Working data.
───
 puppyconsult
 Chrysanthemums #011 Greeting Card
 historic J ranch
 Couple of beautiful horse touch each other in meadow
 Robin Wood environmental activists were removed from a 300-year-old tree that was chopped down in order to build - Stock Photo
───
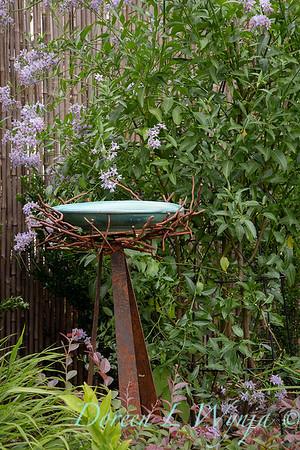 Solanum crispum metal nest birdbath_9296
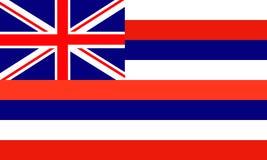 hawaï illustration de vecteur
───
Exercise goal.
After locating the line with "puppyconsult" above, return that line and every later line through the one with "Robin Wood environmental", word for word and with nothing else.

Output of the exercise.
 puppyconsult
 Chrysanthemums #011 Greeting Card
 historic J ranch
 Couple of beautiful horse touch each other in meadow
 Robin Wood environmental activists were removed from a 300-year-old tree that was chopped down in order to build - Stock Photo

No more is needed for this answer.